# Given text
····················

WHEREAS, in connection with the Mergers, pursuant to that certain Commitment Letter (the “Commitment Letter”), dated May 10, 2022, executed by HPS Investment Partners, LLC (acting through such of its affiliates, affiliated or managed funds and separately managed accounts as it deems appropriate, “HPSIP”), HPSIP has provided its commitment to provide a credit facility to the Company, in the manner and subject to the terms and conditions set forth in the Commitment Letter.
WHEREAS, as consideration for the commitments and agreements of HPSIP under the Commitment Letter, pursuant to the Commitment Letter, the Company has agreed to issue on the Effective Date to the Holders certain warrants (the “Warrants”), that upon exercise initially entitle the Holders thereof to purchase, in the aggregate, up to 1,011,530 shares (the “Shares”) of Class A common stock of the Company, par value $0.0001 per share (“Common Stock”), at the Exercise Price (as defined below), on the terms and conditions and subject to the adjustments provided for in this Agreement.
WHEREAS, the Company desires to enter into this Agreement to set forth the terms and conditions of the Warrants and the rights of the Holders thereof.

····················

# Set exercise 1
Translate this sentence from the warrant agreement text into Spanish: "WHEREAS, the Company desires to enter into this Agreement to set forth the terms and conditions of the Warrants and the rights of the Holders thereof."
# Set exercise 2
Retype the records without any change, starting at the line that contains "From this picture, can" and ending with the final line of the records.
The text and the records are unrelated material.

# Collected data
····················

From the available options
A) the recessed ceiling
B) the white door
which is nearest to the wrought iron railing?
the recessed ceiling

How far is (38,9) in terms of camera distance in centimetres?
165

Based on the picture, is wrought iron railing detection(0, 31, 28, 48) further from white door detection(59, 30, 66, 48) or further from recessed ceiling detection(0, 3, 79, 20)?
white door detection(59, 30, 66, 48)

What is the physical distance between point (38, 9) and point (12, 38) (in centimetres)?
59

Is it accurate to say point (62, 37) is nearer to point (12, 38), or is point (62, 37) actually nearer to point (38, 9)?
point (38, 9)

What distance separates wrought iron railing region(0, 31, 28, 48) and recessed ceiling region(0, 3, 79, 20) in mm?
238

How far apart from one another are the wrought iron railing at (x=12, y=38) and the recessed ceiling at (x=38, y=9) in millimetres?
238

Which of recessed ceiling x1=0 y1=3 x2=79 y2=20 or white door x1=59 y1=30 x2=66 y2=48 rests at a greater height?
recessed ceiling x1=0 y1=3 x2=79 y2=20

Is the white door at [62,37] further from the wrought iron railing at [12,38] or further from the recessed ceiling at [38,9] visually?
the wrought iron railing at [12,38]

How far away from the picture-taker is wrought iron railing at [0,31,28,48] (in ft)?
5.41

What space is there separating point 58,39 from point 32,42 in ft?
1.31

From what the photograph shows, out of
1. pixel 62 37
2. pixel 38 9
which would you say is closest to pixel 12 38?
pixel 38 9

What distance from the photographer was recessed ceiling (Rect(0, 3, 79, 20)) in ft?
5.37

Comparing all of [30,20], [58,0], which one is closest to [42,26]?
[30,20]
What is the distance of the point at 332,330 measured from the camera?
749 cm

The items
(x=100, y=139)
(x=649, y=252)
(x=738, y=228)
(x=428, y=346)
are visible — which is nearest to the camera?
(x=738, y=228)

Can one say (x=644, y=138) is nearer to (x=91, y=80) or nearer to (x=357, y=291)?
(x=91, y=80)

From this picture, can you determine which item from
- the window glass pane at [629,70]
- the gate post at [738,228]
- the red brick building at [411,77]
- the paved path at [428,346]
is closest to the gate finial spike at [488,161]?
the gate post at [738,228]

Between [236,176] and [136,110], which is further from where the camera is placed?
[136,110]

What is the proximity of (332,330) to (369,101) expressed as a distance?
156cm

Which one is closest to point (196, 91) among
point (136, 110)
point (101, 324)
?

····················

# Complete response 1
CONSIDERANDO QUE la Sociedad desea celebrar el presente Contrato para establecer los términos y condiciones de los Warrants y los derechos de sus Tenedores.

# Complete response 2
From this picture, can you determine which item from
- the window glass pane at [629,70]
- the gate post at [738,228]
- the red brick building at [411,77]
- the paved path at [428,346]
is closest to the gate finial spike at [488,161]?
the gate post at [738,228]

Between [236,176] and [136,110], which is further from where the camera is placed?
[136,110]

What is the proximity of (332,330) to (369,101) expressed as a distance?
156cm

Which one is closest to point (196, 91) among
point (136, 110)
point (101, 324)
?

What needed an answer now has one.